Computational analysis were performed as previously described in detail8. IntaRNA (one interaction per RNA pair, minimum 7 base pairs in seed, no seed with GU end, no lonely base pairs) was used to draw the interaction figure and energy calculation. For predicting crucial nucleotides within miRNA and target binding we used CopomuS (no A:U, G:U base pairs, no lonely base pairs, no helix ends, IntaRNA parameters: no GU at helix ends, min. 7 base pairs in seed). RNAfold program to predicted RNA secondary structures and base-pair probabilities based on minimum free energy (MFE) structure.

Cloning

Three repeats of miRNA binding site (Oligo) 50 bp upstream + 50 downstream of the mutation sites (CDS) were cloned downstream of Firefly luciferase gene using NheI and SalI restricton enzymes in pmirGLO Dual-Luciferase vector (Promega).All sequences were synthesized by IDT and cloning was verified by sequencing. NSP3 and NSP4 CDS sequences with MBS highlighted in bold and mutated nucleotides underlined are listed below:

NSP3 CDS: TTT GAT GAG TCT GGT GAG TTT AAA TTG GCT TCA CAT ATG TAT TGT TCT TTC TAC CCT CCA GAT GAG GAT GAA GAA GAA GGT GAT TGT GAA GAA GAA GAG TT.

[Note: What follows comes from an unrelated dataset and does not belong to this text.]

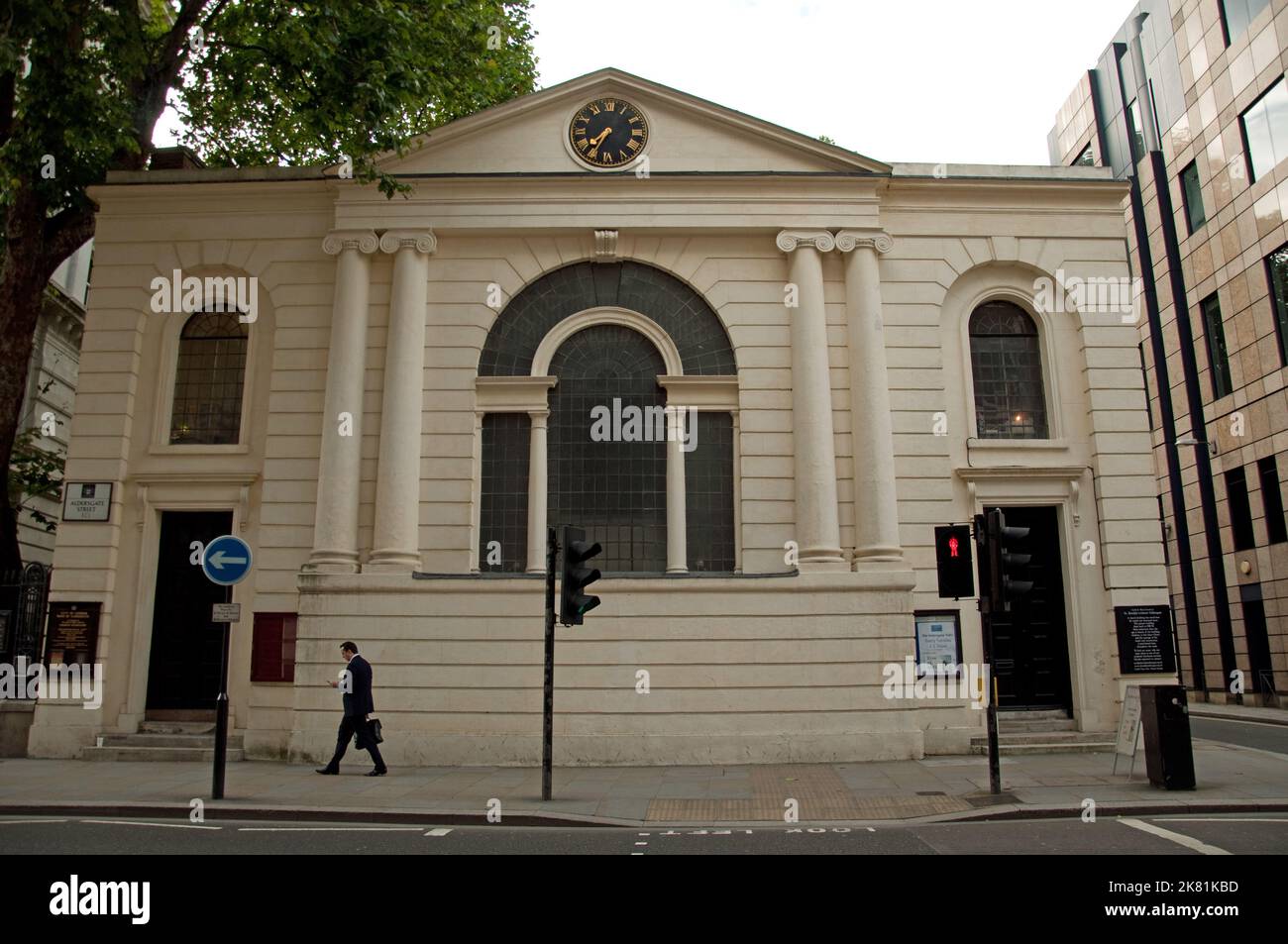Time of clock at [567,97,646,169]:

NSP4 CDS: AGA CGT GTA GTC TTT AAT GGT GTT TCC TTT AGT ACT TTT GAA GAA GCT GCG CTG TGC ACC TTT TTG TTA AAT AAA GAA ATG TAT CTA AAG TTG CGT AGT GAT.

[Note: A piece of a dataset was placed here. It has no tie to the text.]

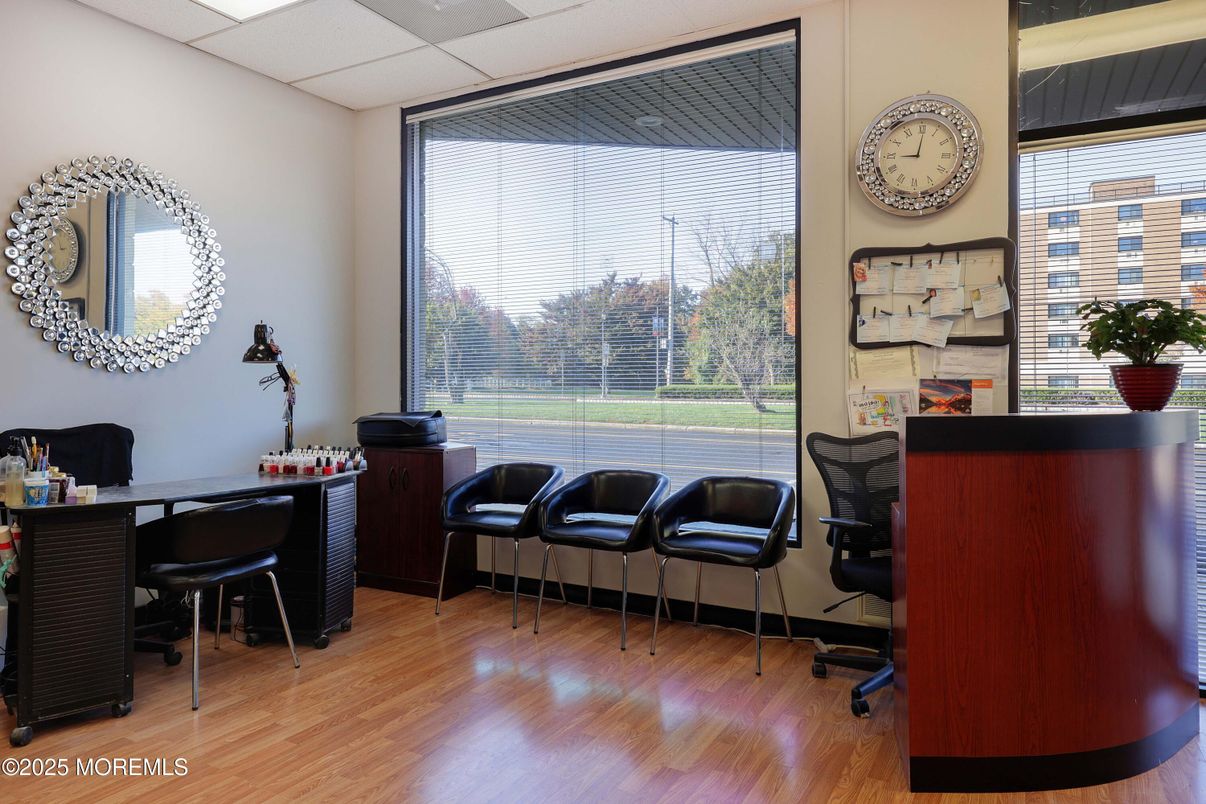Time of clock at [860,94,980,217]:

Cell culture, transfection, and luciferase assay

Human embryonic kidney (HEK) 293 T cells (Commercial available (HEK) 293 T cells were obtain from American Type Culture Collection-ATCC CRL-1573) were cultured in high glucose Dulbecco's Modified Essential Medium (DMEM) supplemented with 10% fetal bovine serum (FBS; Pan-Biotech GmbH), penicillin (100 U/mL), and streptomycin (100 μg/mL) (Gibco) at 37 °C, 5% CO2. For transfection, 3 × 104 HEK293T cells were seeded in 96-well plates without adding antibiotics. The next day, cells were transfected using lipofectamine 3000 (ThermoFisher) according to the manufacturer's protocol. Cells were either transfected with a 0.2 μg of reporter plasmid (Control group) or co-transfected with 5 nM of mirVana miRNA mimics and 50 nM of miRNA inhibitors (ThermoFisher). After 48 h post-transfection, luciferase activity was measured by adding reagents of the Dual-Luciferase Reporter assay system (Promega) and Varioskan LUX Multimode Microplate Reader read plates. RLU (Relative Light Unit) from luc2 were divided to hRluc. For treat group, fold change was calculated by dividing the numbers from control/treat/control and for control group we divided the numbers from control to empty vector (with no Oligo/CDS insertion).

Ethical approval

The study did not involve human participants and was fully based on cell lines. Ethics approval was not required according to advice received from the Institutional Review Board (IRB) of the Department of Microbiology and Immunology, University of Otago, Dunedin, New Zealand.